Rules Clarifications and Edge Cases

  • Who chooses the creature? The caster may request a kind of ally, but the GM decides what answers unless a specific compact, true name, relic, temple rite, or named ally has already been established.
  • Is this the same as summoning? No. The spell calls a real creature. It is present, aware, and consequential.
  • Is this the same as Planar Binding? No. This spell does not imprison or force the creature. It opens a bargain.
  • Can the creature refuse? Yes. It may refuse an insulting, immoral, dangerous, underpaid, deceptive, or unsuitable task.
  • Can the caster call a fiend? Yes, if the campaign and caster’s magic allow it, but the bargain may create infernal debt, abyssal attention, cult scandal, or divine suspicion.
  • Can payment be symbolic? Yes. If the task strongly serves the creature’s nature or patron, a vow, public act, temple service, or sacred restitution may matter more than gold.
  • Can the creature be killed? Yes. Because this is a calling effect, the creature is actually present. Its death may have planar consequences.
  • What happens if the caster breaks the bargain? The creature may leave, seek compensation, report the breach, curse the caster, involve its patron, or become a future adversary.

Good Combinations

  • Divination: Use before casting Planar Ally to identify whether the request is wise, dangerous, or likely to offend the intended power.
  • Commune: Use to ask a patron deity or divine authority what kind of ally should be called.
  • Magic Circle: Useful when the caster expects a risky negotiation, though it may insult a genuine ally if used without cause.
  • Zone of Truth: Helps formalise a bargain, especially in courts, temples, and lawful planar negotiations.
  • Sending: Useful after the bargain if the called ally must coordinate with a distant temple, ruler, army, or adventuring party.

Adventure Hooks

The Unpaid Messenger

A priest called a lawful outsider to defend a town during a siege, promising a relic as payment. The town survived, but the relic has vanished. Now the outsider returns, not as an enemy, but as a claimant seeking lawful settlement before a higher court takes notice.

The Two Who Answered

A cleric expected one celestial warrior. Instead, two lesser beings of the same order appeared together and now insist that the task requires both of them. Their shared payment is not gold, but the release of a prisoner the temple insists is too dangerous to free.

The Ally from the Wrong Court

A desperate noble secretly asks a temple to call a planar ally for protection. The creature that answers is technically suitable, but its allegiance reveals that the noble’s bloodline, estate, or marriage pact is already entangled with a hidden planar power.

Historical and Mythic Context

The idea behind Planar Ally belongs to an old family of stories about mortals petitioning powers beyond ordinary human reach. Ancient oracles, household spirits, daimones, genii, jinn, angels, demons, and divine messengers all preserve variations of the same dramatic pattern: a mortal asks, a greater or stranger power answers, and the answer comes with obligation.

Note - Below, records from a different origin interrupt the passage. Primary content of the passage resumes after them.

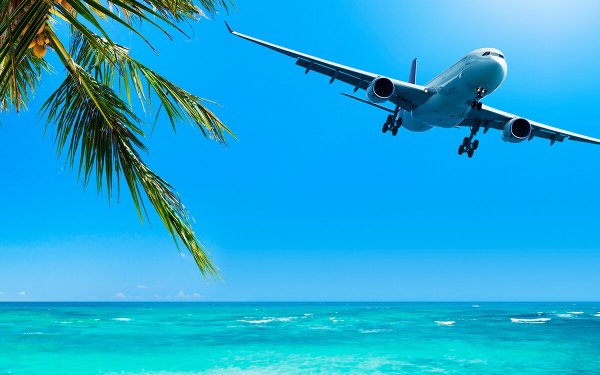 Самолет над морем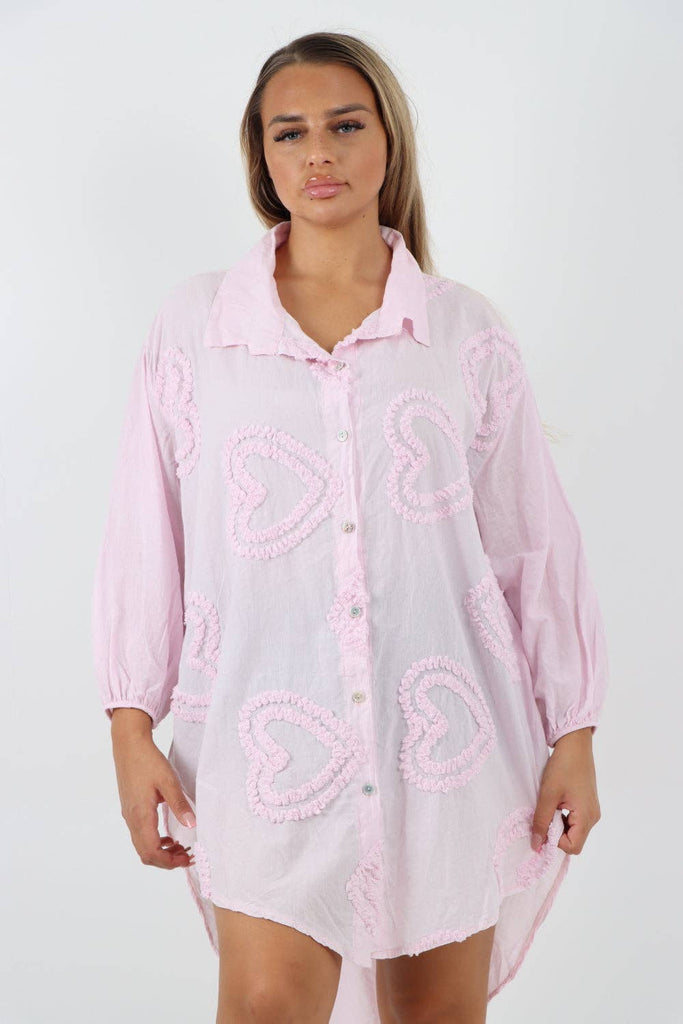 ITALIAN COTTON MULTI HEART PRINT DIP HEM BUTTON DOWN SHIRT DRESS: LIGHT PINK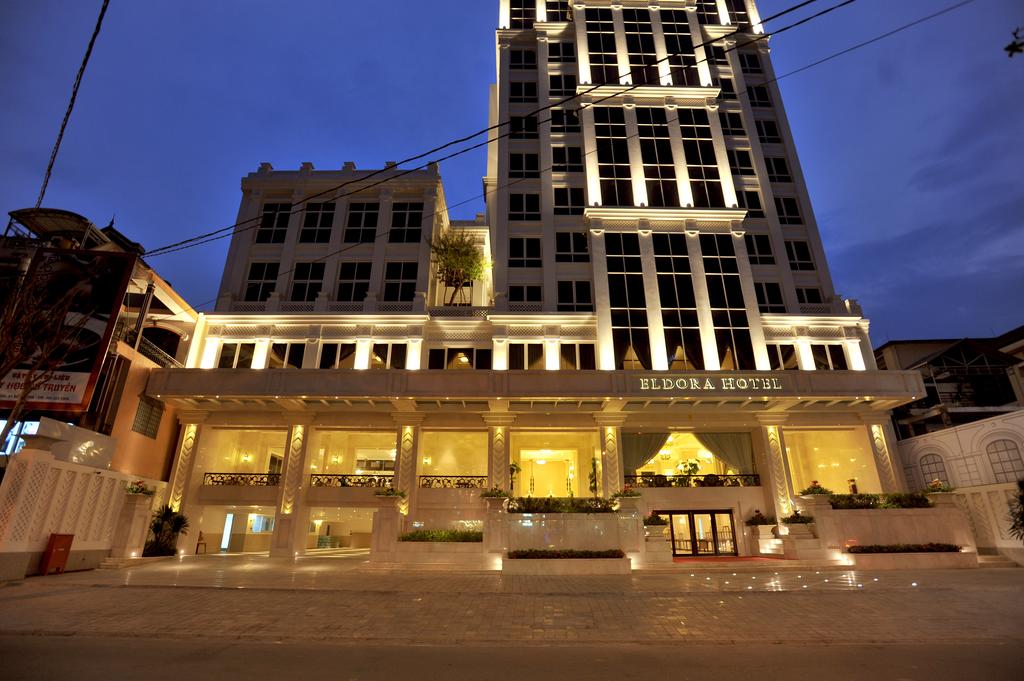 Eldora Hotel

In Greek religion, a daimon could be understood as a supernatural power or spirit associated with divine action, fate, or intervention. The later idea of a benevolent guiding spirit also appears in the Agathos Daimon, a protective good spirit. Roman religion preserved related ideas in the genius, including guardian powers of people, places, households, and institutions.

The spell also echoes the logic of oracles, where divine communication is requested through recognised ritual channels. The petitioner does not own the god’s answer. The petitioner approaches a sacred system and must live with what comes back.

Jinn traditions offer another useful parallel for campaign play. A jinni is not simply a monster, but a powerful unseen being with will, form, and moral agency. That distinction matters for this spell: the called creature is not a spell effect pretending to be alive. It is an actual participant in the world.

For fantasy gaming, Planar Ally works best when treated as sacred diplomacy rather than divine shopping. The caster is not buying a stat block. The caster is inviting a supernatural person, servant, officer, witness, or power into mortal affairs.